# Irregular Defect Refinement Study

This standalone notebook explores high-fidelity structural features to distinguish between **Good** pillars and **Irregular** defects (like internal splitting or deformation).

### Core Problem:
Simple features like Circularity can be fooled by background noise or slight blur. We need internal structural analysis to confirm a defect.

### New Structural Tactics:
1. **Internal Edge Density**: Highlights splits *inside* the pillar mask.
2. **Inertia Ratio**: Measures elongation/deformation.
3. **Peak-Centroid Offset**: Measures symmetry drift.

In [None]:
import sys
import os
from pathlib import Path

# Add src directory to path
current_dir = Path(os.getcwd())
root_dir = current_dir.parent if current_dir.name == 'notebooks' else current_dir
src_dir = str(root_dir / "src")
if src_dir not in sys.path:
    sys.path.append(src_dir)

import os, sys
from pathlib import Path
import numpy as np
import pandas as pd
import matplotlib.pyplot as plt
import seaborn as sns
import cv2
from sklearn.preprocessing import StandardScaler
from sklearn.neighbors import LocalOutlierFactor

# Ensure project root is in sys.path
PROJECT_ROOT = Path.cwd()
if str(PROJECT_ROOT) not in sys.path:
    sys.path.insert(0, str(PROJECT_ROOT))

from defect_analysis.clustering.layered_clustering import load_tiles, run_layered_pipeline

plt.rcParams.update({
    'font.size': 11, 'figure.dpi': 120, 'axes.titleweight': 'bold',
    'legend.frameon': True, 'legend.facecolor': 'white'
})

DATA_DIR = PROJECT_ROOT / 'data' / 'Meta_Atoms'
tiles = load_tiles(DATA_DIR, ['Array_4'])
print(f"Loaded {len(tiles)} tiles from Array 4.")

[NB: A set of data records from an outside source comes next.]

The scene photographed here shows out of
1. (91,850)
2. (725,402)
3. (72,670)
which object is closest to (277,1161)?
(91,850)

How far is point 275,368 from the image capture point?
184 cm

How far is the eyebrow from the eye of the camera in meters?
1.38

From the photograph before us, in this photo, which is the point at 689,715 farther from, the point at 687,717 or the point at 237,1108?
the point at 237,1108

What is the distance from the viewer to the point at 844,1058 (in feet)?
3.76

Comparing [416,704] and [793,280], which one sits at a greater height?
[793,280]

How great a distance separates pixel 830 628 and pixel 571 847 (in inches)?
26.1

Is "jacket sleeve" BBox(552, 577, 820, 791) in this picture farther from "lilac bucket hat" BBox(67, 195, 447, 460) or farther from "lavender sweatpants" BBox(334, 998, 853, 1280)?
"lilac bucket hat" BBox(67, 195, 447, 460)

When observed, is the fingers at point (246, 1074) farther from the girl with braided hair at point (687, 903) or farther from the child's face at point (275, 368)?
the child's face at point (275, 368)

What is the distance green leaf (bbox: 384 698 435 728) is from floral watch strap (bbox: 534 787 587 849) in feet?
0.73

## 1. Baseline Pipeline Execution
Running the current pipeline to get the initial 'Irregular' candidate pool.

In [None]:
for t in tiles: t.defect_type = 'Unknown'
run_layered_pipeline(tiles, verbose=False)
print("Initial Pipeline Counts:")
counts = pd.Series([t.defect_type for t in tiles]).value_counts()
display(counts.to_frame(name='Count'))

## 2. Structural Feature Extraction
Calculating internal metrics for all surviving pillars (Good + Irregular candidates).

In [None]:
def extract_structural_features(tile):
    img = (tile.image * 255).astype(np.uint8) if tile.image.max() <= 1.0 else tile.image.astype(np.uint8)
    
    # 1. Mask the pillar (Otsu thresholding)
    _, thresh = cv2.threshold(img, 0, 255, cv2.THRESH_BINARY + cv2.THRESH_OTSU)
    if np.mean(thresh[8:24, 8:24]) < 127: thresh = 255 - thresh
    
    contours, _ = cv2.findContours(thresh, cv2.RETR_EXTERNAL, cv2.CHAIN_APPROX_SIMPLE)
    if not contours: return 0.0, 1.0, 0.0, 0.0
    
    cnt = max(contours, key=cv2.contourArea)
    mask = np.zeros_like(img)
    cv2.drawContours(mask, [cnt], -1, 1, -1)
    
    # 2. Internal Edge Density (Targeting splitting)
    edges = cv2.Canny(img, 30, 100)
    internal_edges = cv2.bitwise_and(edges, edges, mask=mask)
    edge_density = np.sum(internal_edges) / np.sum(mask) if np.sum(mask) > 0 else 0
    
    # 3. Inertia Ratio (Elongation from image moments)
    mu = cv2.moments(cnt)
    if mu['m00'] > 0:
        m20, m02, m11 = mu['mu20'], mu['mu02'], mu['mu11']
        denom = np.sqrt((m20 - m02)**2 + 4 * m11**2)
        inertia_ratio = (m20 + m02 - denom) / (m20 + m02 + denom) if (m20 + m02 + denom) > 0 else 1.0
        
        # 4. Peak-Centroid Offset (Checking symmetry)
        cx, cy = int(mu['m10']/mu['m00']), int(mu['m01']/mu['m00'])
        _, _, _, max_loc = cv2.minMaxLoc(img, mask=mask)
        offset = np.sqrt((cx - max_loc[0])**2 + (cy - max_loc[1])**2)
        # 5. Circularity
        area = cv2.contourArea(cnt)
        perim = cv2.arcLength(cnt, True)
        circ = (4 * np.pi * area) / (perim**2) if perim > 0 else 0
    else:
        inertia_ratio, offset, circ = 1.0, 0.0, 0.0
    
    return edge_density, inertia_ratio, offset, circ

print("Extracting structural features...")
candidates = [t for t in tiles if t.defect_type in ['Good', 'Irregular']]
for t in candidates:
    ed, ir, off, circ = extract_structural_features(t)
    t.features['int_edge_density'] = ed
    t.features['inertia_ratio'] = ir
    t.features['peak_offset'] = off
    t.features['circularity_refined'] = circ

df = pd.DataFrame([t.to_dict() for t in candidates])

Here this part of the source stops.